MapKit MKDirectionsRequest
オブジェクトを使用してアプリを起動すると、要求された場所への道案内をユーザーに自動的に提供し始めるか、ユーザーが道案内を簡単に開始できる UI を表示する必要があります。 次に例を示します。
using System;
using Foundation;
using UIKit;
using MapKit;
using CoreLocation;
namespace MonkeyChat
{
[Register ("AppDelegate")]
public class AppDelegate : UIApplicationDelegate, IUISplitViewControllerDelegate
{
...
public override bool OpenUrl (UIApplication app, NSUrl url, NSDictionary options)
{
if (MKDirectionsRequest.IsDirectionsRequestUrl (url)) {
var request = new MKDirectionsRequest (url);
var coordinate = request.Destination?.Placemark.Location?.Coordinate;
var address = request.Destination.Placemark.AddressDictionary;
if (coordinate.IsValid()) {
var geocoder = new CLGeocoder ();
geocoder.GeocodeAddress (address, (place, err) => {
// Handle the display of the address
});
}
}
return true;
}
}
}
このコードを詳しく見てみましょう。 有効な目的地要求であるかどうかをテストします:
if (MKDirectionsRequest.IsDirectionsRequestUrl(url)) {
有効である場合は、URL から MKDirectionsRequest
が作成されます:
var request = new MKDirectionsRequest(url);
watchOS 3 の新機能で、アプリに geo 座標を持たない住所を送信できます。
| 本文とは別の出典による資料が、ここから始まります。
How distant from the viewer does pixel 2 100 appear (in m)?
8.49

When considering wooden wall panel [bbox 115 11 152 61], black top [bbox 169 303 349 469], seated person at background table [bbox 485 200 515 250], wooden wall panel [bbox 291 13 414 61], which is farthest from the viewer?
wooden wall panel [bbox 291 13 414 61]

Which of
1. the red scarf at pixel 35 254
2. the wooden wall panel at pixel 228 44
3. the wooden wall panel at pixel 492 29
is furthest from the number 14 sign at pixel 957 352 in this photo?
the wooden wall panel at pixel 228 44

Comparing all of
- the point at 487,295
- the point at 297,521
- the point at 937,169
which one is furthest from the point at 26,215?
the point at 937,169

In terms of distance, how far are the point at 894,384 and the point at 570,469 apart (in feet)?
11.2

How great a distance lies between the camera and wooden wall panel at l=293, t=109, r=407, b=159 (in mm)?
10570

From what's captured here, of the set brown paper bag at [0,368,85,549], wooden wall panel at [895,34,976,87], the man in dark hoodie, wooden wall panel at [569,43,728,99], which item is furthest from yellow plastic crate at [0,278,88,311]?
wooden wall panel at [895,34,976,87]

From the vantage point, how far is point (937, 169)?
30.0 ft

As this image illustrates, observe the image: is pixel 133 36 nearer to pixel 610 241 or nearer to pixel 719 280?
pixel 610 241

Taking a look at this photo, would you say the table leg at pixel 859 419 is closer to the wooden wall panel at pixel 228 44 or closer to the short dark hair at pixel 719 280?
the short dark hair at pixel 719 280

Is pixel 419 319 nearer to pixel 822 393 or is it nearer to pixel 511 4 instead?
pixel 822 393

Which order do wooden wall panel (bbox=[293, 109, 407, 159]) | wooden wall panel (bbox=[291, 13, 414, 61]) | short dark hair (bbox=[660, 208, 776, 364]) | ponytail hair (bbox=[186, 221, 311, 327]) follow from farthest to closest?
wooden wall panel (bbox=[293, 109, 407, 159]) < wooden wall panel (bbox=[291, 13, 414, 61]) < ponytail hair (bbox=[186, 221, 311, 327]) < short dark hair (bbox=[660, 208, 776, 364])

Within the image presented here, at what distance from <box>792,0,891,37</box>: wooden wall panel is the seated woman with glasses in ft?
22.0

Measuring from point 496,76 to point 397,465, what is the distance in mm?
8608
そのため、開発者はアドレスをエンコードする必要があります:
var geocoder = new CLGeocoder();
geocoder.GeocodeAddress(address, (place, err)=> {
// Handle the display of the address
});
まとめ
この記事では、プロアクティブな提案について説明し、開発者がそれらを使用して watchOS 用 Xamarin.iOS アプリにトラフィックを誘導する方法について説明しました。 プロアクティブな提案を実装する手順について説明し、使用ガイドラインを示しました。